Weeks ago when rapper Nicki Minaj took to Twitter to expose MTV for perpetuating a system that for so long has failed to make space for women of different sizes and races, media responded by painting a narrative that violently pigeonholes Black women into the angry female mold — one that justifies the assault they so often face.
When America’s Sweetheart Taylor Swift responded in an unsolicited tweet that victimized the pop singer and vilified Nicki, it was clear this was a common story. As NewsOne’s managing editor Christina Coleman wrote in this op-ed, this disheartening practice seems to be ingrained in our society.
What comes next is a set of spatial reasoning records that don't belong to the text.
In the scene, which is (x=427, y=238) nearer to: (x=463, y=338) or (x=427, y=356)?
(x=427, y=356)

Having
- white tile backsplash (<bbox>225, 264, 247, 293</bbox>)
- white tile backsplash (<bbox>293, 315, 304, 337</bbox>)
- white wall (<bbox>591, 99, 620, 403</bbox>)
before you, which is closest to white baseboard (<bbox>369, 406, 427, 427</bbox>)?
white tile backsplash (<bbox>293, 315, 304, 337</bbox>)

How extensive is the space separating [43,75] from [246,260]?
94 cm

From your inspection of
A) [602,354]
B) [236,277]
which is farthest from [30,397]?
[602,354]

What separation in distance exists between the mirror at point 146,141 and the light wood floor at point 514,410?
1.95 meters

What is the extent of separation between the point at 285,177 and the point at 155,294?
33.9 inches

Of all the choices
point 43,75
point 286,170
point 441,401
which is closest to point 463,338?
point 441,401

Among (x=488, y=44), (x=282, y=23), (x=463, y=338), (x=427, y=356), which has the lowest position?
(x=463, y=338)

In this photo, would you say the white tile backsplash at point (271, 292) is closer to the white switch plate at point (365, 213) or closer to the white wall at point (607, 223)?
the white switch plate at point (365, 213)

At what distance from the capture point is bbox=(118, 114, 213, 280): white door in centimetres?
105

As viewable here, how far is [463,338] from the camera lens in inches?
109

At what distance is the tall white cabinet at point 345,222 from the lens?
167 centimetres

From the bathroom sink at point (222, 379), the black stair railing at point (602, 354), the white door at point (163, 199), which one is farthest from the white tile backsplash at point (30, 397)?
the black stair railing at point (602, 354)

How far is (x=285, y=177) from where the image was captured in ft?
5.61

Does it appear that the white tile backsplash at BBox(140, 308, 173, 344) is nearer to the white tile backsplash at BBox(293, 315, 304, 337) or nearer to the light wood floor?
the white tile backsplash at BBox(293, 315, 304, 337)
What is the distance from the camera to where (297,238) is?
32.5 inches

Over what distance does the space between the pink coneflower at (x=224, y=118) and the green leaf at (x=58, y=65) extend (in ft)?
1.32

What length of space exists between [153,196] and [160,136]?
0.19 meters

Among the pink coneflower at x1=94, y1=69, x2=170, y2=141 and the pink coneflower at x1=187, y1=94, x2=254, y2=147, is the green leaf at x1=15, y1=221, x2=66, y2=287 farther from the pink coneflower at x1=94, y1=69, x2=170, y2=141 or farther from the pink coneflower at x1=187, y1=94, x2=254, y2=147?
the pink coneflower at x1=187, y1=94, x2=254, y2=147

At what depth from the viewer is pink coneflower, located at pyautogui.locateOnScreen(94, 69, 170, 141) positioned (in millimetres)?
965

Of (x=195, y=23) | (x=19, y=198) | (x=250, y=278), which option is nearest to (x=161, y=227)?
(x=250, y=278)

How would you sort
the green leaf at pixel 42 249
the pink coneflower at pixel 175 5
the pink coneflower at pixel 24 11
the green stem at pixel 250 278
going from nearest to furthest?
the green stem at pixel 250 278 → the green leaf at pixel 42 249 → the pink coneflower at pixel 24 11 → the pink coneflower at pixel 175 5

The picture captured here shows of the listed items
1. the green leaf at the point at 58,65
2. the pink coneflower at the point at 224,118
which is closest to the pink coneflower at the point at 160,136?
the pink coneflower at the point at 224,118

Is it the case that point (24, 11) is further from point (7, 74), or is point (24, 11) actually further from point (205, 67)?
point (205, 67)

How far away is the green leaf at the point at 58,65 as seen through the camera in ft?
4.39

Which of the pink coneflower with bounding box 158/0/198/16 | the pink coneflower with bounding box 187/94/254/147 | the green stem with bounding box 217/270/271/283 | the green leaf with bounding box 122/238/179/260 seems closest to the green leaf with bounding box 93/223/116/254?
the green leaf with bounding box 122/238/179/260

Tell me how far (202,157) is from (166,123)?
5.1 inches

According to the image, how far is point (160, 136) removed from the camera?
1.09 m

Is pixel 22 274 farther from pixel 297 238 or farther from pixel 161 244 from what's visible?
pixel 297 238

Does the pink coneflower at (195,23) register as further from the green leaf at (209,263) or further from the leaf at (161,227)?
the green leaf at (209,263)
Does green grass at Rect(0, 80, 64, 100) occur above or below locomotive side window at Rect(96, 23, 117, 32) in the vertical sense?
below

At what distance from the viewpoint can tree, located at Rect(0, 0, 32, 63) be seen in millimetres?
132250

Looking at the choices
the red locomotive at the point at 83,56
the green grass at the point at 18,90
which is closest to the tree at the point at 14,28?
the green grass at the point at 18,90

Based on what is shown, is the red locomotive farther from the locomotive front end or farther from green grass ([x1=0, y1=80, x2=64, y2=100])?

Too often women of color are painted as aggressive, an action that leads to the disenfranchisement and abuse of Black women, sanctioned by the false idea that they are angry, strong-willed, and never in need of support or protection.
It’s this same trope that no doubt fuels the high number of Black girls that are suspended in school — Black girls are suspended six times more often than White girls — or targeted by police as we witnessed in McKinney, Texas, when a young Black teenage girl was roughly handled by an officer. And though the derailed message Nicki was trying to spread and the misunderstanding between her and Swift seems worlds away from the abuse that’s happening every day in Black communities, the two are unequivocally connected.
It’s a coincidence we can’t ignore.
That’s a narrative not lost on Twitter users, who took Swift’s attempt to push her own victimhood as the mainstream feminism that so often silences intersectionality.
And it’s the same narrative that no doubt played a role in the treatment of Sandra Bland, the Illinois woman who was arrested last month and died three days later in a jail cell. Video of Bland’s disturbing and aggressive arrest was released at the same time Nicki and Swift engaged in what could have been a productive conversation about intersectionality and the visibility of Black women.
The thread between the three women may seem thin, but a closer look reveals that it’s really not that far-fetched at all.
In this week’s The Retweet, GlobalGrind and NewsOne Editor Christina Coleman discusses that common thread with Allison McGevna, managing editor of HelloBeautiful.com, and Jada Gomez, managing editor of TheUrbanDaily.com.
For more episodes of The Retweet, see here.
PHOTO CREDIT: Twitter
Every Time Nicki Minaj Fought For Women
17 photos Launch gallery
1. "If a man did the same video with sexy women in it, no one would care. You’re talking about newspeople who don’t even know anything about hip-hop culture. It’s so disrespectful for them to even comment on something they have no idea about. They don’t say anything when they’re watching the Victoria’s Secret show and seeing boobs and thongs all day. Why? Shame on them. Shame on them for commenting on “Anaconda” and not commenting on the rest of the oversexualized business we’re a part of."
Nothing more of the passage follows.